Flashback: Beavis and Butt-Head Label Pink Floyd ‘Wussies From England’
Pink Floyd are not exactly the ideal band for Beavis and Butt-Head to enjoy. Broadly speaking, their songs are way too cerebral, mellow and complex for the two animated teenagers that worship the likes of AC/DC and Metallica. It’s possible they’d dig heavier songs like “Run Like Hell” and “One of These Days” — and they’d certainly love the “We don’t need no education” chorus in “Another Brick in the Wall” — but if a song isn’t conducive to head-banging they pretty much don’t want to hear it.

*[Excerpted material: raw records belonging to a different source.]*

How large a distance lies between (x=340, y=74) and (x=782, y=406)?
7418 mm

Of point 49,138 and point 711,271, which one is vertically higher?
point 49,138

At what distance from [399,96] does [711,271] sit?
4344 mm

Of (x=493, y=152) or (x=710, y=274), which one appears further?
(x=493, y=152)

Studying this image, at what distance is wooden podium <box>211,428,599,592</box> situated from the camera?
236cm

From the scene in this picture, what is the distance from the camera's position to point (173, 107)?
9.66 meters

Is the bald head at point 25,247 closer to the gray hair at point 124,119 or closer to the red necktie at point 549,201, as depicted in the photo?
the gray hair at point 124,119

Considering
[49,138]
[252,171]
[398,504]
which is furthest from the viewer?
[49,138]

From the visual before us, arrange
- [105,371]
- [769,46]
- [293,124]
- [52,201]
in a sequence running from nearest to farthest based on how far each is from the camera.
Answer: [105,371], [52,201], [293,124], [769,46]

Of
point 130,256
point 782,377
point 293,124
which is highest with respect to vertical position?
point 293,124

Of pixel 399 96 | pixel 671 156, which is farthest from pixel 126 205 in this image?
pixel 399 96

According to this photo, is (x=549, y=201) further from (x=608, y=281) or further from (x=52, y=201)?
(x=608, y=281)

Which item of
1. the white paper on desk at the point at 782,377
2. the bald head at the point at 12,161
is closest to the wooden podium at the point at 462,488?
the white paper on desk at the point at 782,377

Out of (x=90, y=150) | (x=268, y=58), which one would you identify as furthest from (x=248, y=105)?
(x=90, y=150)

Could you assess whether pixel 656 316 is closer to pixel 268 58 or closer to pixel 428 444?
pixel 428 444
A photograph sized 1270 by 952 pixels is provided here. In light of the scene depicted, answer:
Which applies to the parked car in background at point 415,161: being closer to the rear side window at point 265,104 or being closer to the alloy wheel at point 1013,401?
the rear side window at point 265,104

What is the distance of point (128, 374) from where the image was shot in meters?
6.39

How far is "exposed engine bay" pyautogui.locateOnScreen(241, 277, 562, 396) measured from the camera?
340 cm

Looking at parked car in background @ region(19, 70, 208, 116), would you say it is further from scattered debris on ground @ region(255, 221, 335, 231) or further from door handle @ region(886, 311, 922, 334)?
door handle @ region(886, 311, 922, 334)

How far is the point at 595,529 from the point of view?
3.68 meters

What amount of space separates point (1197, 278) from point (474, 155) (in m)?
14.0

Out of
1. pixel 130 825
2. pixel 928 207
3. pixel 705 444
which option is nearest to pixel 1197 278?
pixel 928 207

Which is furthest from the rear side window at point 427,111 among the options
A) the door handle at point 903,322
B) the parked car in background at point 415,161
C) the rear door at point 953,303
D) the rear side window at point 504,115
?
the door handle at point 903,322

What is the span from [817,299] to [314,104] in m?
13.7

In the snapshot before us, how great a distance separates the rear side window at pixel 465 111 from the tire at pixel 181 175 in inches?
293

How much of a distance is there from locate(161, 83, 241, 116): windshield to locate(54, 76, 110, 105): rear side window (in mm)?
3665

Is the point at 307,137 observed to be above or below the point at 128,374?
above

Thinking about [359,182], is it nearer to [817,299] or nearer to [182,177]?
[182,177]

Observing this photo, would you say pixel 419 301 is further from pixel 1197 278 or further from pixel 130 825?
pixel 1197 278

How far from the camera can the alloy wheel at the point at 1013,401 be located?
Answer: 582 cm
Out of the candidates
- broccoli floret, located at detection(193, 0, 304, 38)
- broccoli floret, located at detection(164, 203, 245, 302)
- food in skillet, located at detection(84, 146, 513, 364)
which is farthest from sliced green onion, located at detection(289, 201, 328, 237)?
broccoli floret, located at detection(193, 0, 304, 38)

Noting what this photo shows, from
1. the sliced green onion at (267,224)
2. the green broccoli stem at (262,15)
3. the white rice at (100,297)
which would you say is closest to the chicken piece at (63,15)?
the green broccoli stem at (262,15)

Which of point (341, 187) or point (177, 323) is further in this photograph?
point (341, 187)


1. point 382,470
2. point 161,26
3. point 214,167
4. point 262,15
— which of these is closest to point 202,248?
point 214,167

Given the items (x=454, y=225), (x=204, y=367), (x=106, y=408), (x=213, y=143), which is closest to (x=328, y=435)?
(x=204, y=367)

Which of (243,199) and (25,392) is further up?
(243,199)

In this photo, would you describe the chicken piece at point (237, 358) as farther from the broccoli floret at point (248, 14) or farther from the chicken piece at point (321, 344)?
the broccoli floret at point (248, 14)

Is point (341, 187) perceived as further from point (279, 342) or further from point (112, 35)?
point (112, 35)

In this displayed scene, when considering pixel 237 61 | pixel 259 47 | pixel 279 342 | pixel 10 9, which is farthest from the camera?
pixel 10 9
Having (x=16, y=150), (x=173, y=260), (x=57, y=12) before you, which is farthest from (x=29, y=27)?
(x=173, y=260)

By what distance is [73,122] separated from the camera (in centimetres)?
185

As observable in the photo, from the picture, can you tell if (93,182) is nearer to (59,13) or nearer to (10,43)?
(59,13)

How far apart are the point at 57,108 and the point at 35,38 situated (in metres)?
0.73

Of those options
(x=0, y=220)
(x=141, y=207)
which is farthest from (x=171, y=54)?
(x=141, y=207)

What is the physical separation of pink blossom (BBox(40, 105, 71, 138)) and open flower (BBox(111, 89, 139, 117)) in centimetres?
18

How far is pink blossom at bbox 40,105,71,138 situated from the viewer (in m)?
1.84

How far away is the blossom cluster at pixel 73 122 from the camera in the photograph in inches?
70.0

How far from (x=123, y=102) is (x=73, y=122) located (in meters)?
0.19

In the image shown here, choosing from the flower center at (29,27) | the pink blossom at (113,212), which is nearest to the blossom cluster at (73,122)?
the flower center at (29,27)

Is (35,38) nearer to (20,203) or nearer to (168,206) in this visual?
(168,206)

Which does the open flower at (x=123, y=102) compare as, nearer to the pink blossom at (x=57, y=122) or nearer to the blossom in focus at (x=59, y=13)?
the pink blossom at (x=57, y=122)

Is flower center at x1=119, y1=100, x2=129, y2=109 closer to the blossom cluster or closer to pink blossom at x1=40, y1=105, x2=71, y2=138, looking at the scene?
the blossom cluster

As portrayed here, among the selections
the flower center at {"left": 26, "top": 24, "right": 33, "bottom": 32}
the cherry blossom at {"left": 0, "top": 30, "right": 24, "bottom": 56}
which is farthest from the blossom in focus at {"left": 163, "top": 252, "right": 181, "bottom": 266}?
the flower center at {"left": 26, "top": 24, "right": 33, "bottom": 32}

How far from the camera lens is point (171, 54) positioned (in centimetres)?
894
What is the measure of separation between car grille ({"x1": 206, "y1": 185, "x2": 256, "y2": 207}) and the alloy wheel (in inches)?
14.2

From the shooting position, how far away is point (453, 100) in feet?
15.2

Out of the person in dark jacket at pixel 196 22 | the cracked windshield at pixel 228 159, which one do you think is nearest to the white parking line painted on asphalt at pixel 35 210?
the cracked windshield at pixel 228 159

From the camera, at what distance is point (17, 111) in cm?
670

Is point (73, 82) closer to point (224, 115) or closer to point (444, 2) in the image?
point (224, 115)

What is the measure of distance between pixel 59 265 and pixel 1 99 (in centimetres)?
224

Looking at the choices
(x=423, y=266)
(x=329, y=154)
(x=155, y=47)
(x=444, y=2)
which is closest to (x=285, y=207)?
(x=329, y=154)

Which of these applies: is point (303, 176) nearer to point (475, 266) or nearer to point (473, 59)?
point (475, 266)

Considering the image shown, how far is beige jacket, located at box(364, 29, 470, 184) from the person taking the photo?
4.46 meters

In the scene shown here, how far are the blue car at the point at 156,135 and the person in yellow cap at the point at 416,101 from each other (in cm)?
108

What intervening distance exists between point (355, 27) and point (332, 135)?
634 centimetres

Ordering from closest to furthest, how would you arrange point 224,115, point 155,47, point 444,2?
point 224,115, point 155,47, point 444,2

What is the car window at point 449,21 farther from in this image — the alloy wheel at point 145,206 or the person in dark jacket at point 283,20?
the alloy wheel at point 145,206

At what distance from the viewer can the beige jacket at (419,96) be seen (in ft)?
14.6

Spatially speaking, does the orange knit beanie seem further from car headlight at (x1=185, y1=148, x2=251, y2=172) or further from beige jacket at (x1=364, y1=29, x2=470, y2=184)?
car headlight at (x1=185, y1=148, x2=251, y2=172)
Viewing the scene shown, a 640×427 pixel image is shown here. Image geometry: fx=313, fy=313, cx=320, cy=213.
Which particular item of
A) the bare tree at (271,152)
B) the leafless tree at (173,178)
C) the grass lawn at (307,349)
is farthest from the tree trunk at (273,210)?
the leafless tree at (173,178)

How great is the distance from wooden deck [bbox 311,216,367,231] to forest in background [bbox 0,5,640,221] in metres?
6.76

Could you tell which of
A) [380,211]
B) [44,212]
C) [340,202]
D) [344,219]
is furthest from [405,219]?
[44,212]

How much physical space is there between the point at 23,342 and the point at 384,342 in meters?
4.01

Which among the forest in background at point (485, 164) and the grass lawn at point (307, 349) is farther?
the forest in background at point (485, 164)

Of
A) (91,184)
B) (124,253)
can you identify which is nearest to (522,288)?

That said, it’s hard to imagine any Pink Floyd song they’d enjoy less than the 1994 Division Bell single “High Hopes.” Recorded a decade after Roger Waters left the group, it finds David Gilmour reflecting back on his youth when “the grass was greener/The light was brighter/The taste was sweeter.” The Storm Thorgerson-directed video is a collage of surreal images — like guitars floating down a river and an enormous teddy bear falling out of a window. Just imagine the exact opposite of Mötley Crüe’s video for “Girls Girls Girls” and you’ll picture it clearly.
“Oh no,” Butt-Head says when it comes on TV. “Is this Yanni? Oh, this is Pink Floyd.” Beavis seems vaguely aware such a band exists. “Are they from England?” he asks. “Yeah,” says Butthead. “Just another gang of wussies from England.” This prompts Beavis to say that he wants to travel to England because he imagines everyone there is a “wussy” and he’ll be able to “go around and kick everyone’s ass and then I can get some chicks.”
“I think you’d probably even be a wussy, you know, to them,” says Butt-Head.
“No way, Butt-Head,” Beavis says. “They’d be like ‘the grass was greener,’ and then I can go up and kick them in the nads. Then I can score.”
When Storm Thorgerson and Pink Floyd created this video, they wold have been absolutely horrified to know that this is the conversation most Americans would overhear while watching it. That was the strange reality of MTV back then. The network wasn’t going to put bands like Cycle Sluts From Hell, Alien Sex Fiend, Mutha’s Day Out or even Pink Floyd into their standard rotation alongside Guns N’ Roses and Green Day, but they were happy to give them the Beavis and Butt-Head treatment. Unlike Cycle Sluts from Hell, however, Pink Floyd have a few other claims to fame. Still, it’s hard for some people that grew up in the 1990s to listen to “High Hopes” and not hear Beavis and Butt-Head chuckling in their minds.